DOCUMENT EXTRACT Start Marker
Morgan Stanley, in a largely optimistic survey of the industry's future, recently predicted that some occasional moviegoers (who account for roughly half of the box office) aren't coming back to theaters, and will ultimately only reach 60% of pre-pandemic levels.
"We're on our way but we're not there yet. We see the avid moviegoers returning but those my age — 50s and older — are a little more reluctant. They're not going back as quickly," says Jeff Goldstein, distribution chief for Warner Bros. "I was hoping that by this Christmas we'd be 90% but I think we're going to be 75%. I'm hoping by next summer we're going to be 90% but I'm not sure. It's unknowable. Will there be another surge?"
Meanwhile, the one thing that is working: Event movies on large-format screens. If the pandemic has made movie watchers more accustomed to staying home, or waiting until a movie lands on a streaming platform or video-on-demand, it has only enhanced the appeal of massive, rumbling theaters. IMAX recorded its best October ever with $118 million in ticket sales.
DOCUMENT EXTRACT End Marker
[TASK TO COMPLETE]
Continue the article on moviegoers returning to theaters after the pandemic, picking up right after its final sentence.
INFORMATION Start Marker
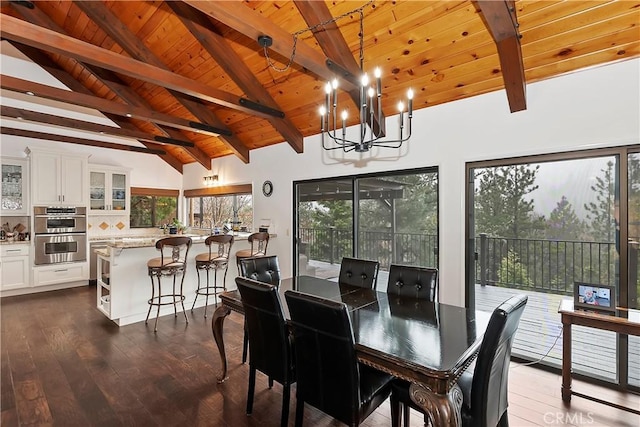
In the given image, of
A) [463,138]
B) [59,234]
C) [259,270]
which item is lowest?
INFORMATION End Marker
INFORMATION Start Marker
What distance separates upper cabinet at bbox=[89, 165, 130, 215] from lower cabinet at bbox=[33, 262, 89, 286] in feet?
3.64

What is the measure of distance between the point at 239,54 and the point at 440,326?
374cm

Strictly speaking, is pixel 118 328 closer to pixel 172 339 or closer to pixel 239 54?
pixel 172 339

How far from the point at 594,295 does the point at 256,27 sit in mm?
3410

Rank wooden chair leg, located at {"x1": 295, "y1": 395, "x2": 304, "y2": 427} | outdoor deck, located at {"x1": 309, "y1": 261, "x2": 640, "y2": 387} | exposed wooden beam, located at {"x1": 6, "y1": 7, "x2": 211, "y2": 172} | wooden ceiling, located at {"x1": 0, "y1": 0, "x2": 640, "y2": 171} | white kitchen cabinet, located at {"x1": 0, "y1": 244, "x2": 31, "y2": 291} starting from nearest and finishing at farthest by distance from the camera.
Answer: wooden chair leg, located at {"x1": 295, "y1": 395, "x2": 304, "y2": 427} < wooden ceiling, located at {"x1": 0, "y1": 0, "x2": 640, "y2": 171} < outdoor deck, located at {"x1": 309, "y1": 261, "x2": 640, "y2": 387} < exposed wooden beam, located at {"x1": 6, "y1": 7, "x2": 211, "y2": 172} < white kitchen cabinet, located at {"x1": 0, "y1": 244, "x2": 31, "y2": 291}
INFORMATION End Marker
[ANSWER AREA]
"We're really firing on all cylinders," said Gelfond. "There may be less movies coming to theaters, but for IMAX, the trend is more and more blockbusters. And that's a very good thing for us."
But the issue of turnout is a pressing one for every release not based on intellectual property. This is normally a season devoted to Oscar contenders and the most acclaimed movies of the year. This weekend, Focus Features will release Kenneth Branagh's "Belfast," an Academy Awards frontrunner. Also on the way is "King Richard," with Will Smith, which Warner Bros. will release simultaneously at home and in theaters, and Ridley Scott's "House of Gucci," with Lady Gaga and Adam Driver. Looming in December is Steven Spielberg's "West Side Story."
The Oscar race will play out against this backdrop of arthouse struggle. How much audiences come out for these films and others might be more closely followed than their awards chances.
"I don't think it's changed for good. I think that the audiences are still there. The audiences have not disappeared," says Frank Rodriguez, distribution head for Searchlight. "What they've done is they've kind of altered their moviegoing choices a bit."
Searchlight's "French Dispatch" has given the specialty business a lift in recent weeks at theaters like the Moxie Cinema, a non-profit two-screen in Springfield, Missouri — even if the film's take of $8.4 million in three weeks pales in comparison to the $60 million Anderson's "Grand Budapest Hotel" generated domestically in 2014.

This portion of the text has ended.